Cache (Screen) Grab (Click for large)
This screen grab shows one of the key process steps in the caching controller, the cache line replacement. The red bracket indicates the cache i/o ports and some key internal state variables, and the blue bracket indicates the data cache i/o ports on the dual-port ram. The screen grab shows a single byte write, into a full cache line. I’ve illustrated a few key parts to the waveform with the white descriptor labels;
- Cache Miss/Flush – this is where the CPU requests a byte that is not in the cache. The cache state machine determines that both ways of the cache are full, and so a victim has to be selected for flushing. In this case, Way1 (indicated by hit_way) is flushed to be replaced with the cached data from main memory.
- To the right of that, we can see 8 words written to SDRAM through the word data output port (wdat_o), as soon as the SDRAM controller is ready for it (wvalid_i).
- The word port of the data cache (W Cache), outputs the 8 words in sequence straight onto the Dq lines.
- Then there’s a period of two clock that allow the SDRAM to ‘settle’ the write (see the data sheet for information).
- Immediately following is the read instruction to read in the memory locations requested. In the test scenario above, there is a short delay before the data is returned because the signals have to make their way through the output ports, through the arbiter and into the SDRAM controller. (There’s definitely some room for optimsation here, with 11 clocks wasted).
- When the read instruction is processed, 8 words of data are returned.
- The final step (top right) the single byte of data is stored into the newly setup cache line.
While this seems like it’s a bit heavy weight, it all happens in a single t-cycle (clock cycle) on the 4MHz Z80 CPU. There’s still another 1.5 clock cycles at 4MHz available before the data is read into the CPU, so there’s plenty of margin for issues. I’ll look to optimise and tune this so that the minimum number of clocks are wasted.

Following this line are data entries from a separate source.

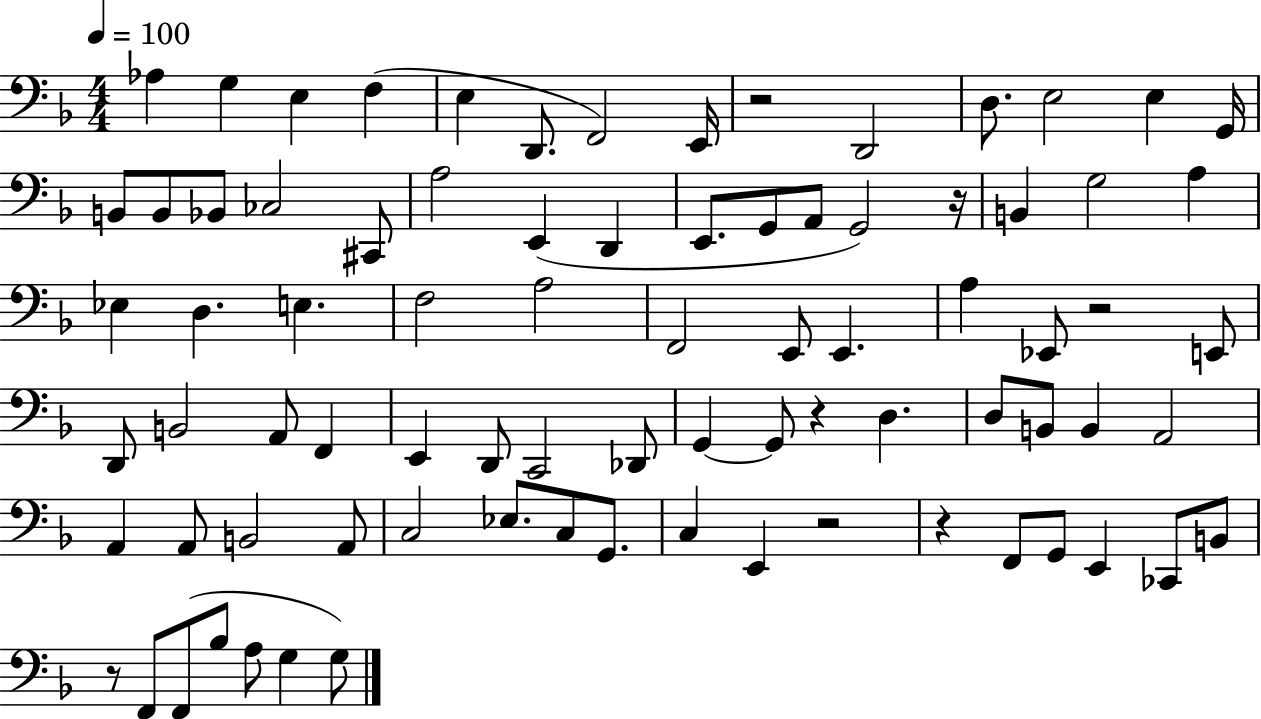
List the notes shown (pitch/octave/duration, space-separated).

Ab3/q G3/q E3/q F3/q E3/q D2/e. F2/h E2/s R/h D2/h D3/e. E3/h E3/q G2/s B2/e B2/e Bb2/e CES3/h C#2/e A3/h E2/q D2/q E2/e. G2/e A2/e G2/h R/s B2/q G3/h A3/q Eb3/q D3/q. E3/q. F3/h A3/h F2/h E2/e E2/q. A3/q Eb2/e R/h E2/e D2/e B2/h A2/e F2/q E2/q D2/e C2/h Db2/e G2/q G2/e R/q D3/q. D3/e B2/e B2/q A2/h A2/q A2/e B2/h A2/e C3/h Eb3/e. C3/e G2/e. C3/q E2/q R/h R/q F2/e G2/e E2/q CES2/e B2/e R/e F2/e F2/e Bb3/e A3/e G3/q G3/e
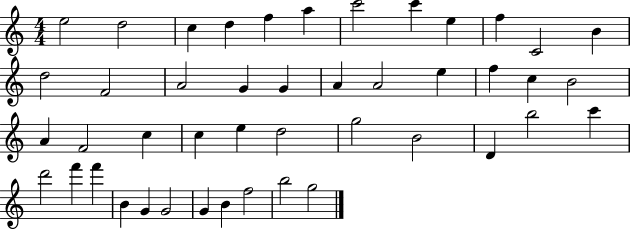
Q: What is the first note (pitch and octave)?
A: E5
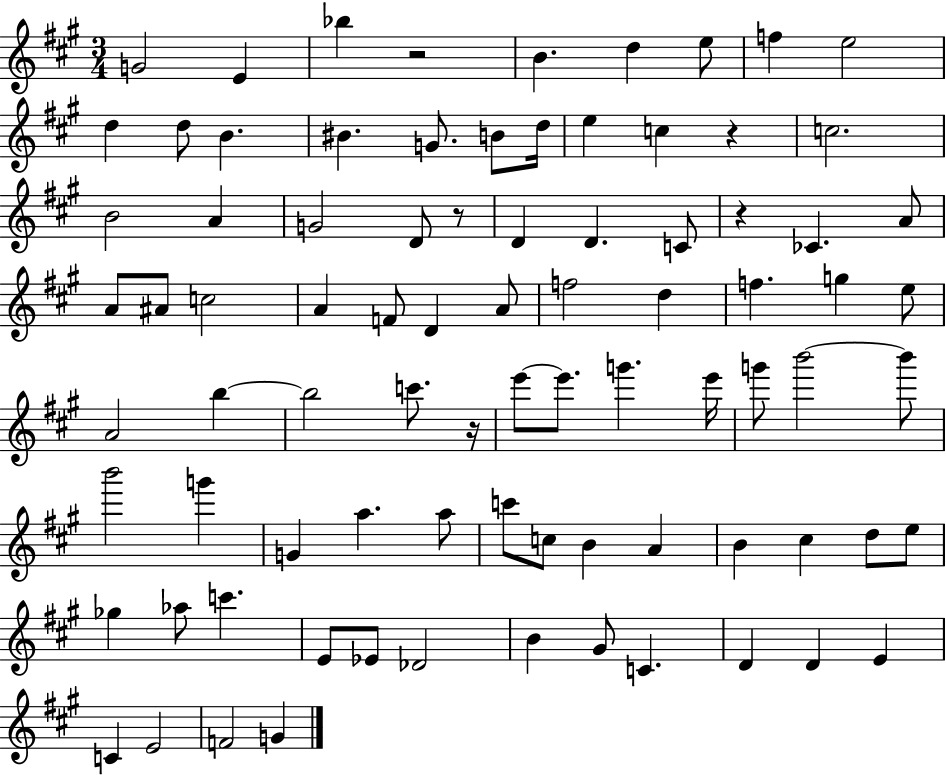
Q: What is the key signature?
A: A major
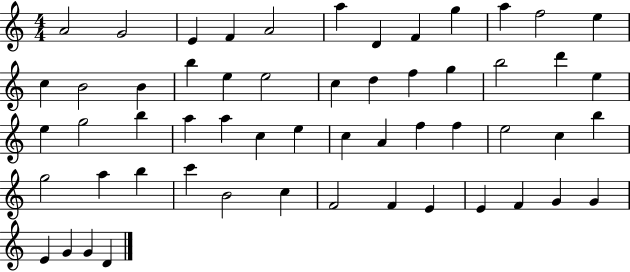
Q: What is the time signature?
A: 4/4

I’ve tested the SDRAM controller in my previous post in a test harness on the DE0-Nano SDRAM, although I had to modify the code to work with a 32MB chip instead of the target 16MB. Surprisingly, there were no issues with timing or metastability. I’ll test this cache controller and report back if there are any issues. I do need to work on optimising the code as there does seem to be a bit of a delay between requests. Otherwise, it’s looking good for the next build!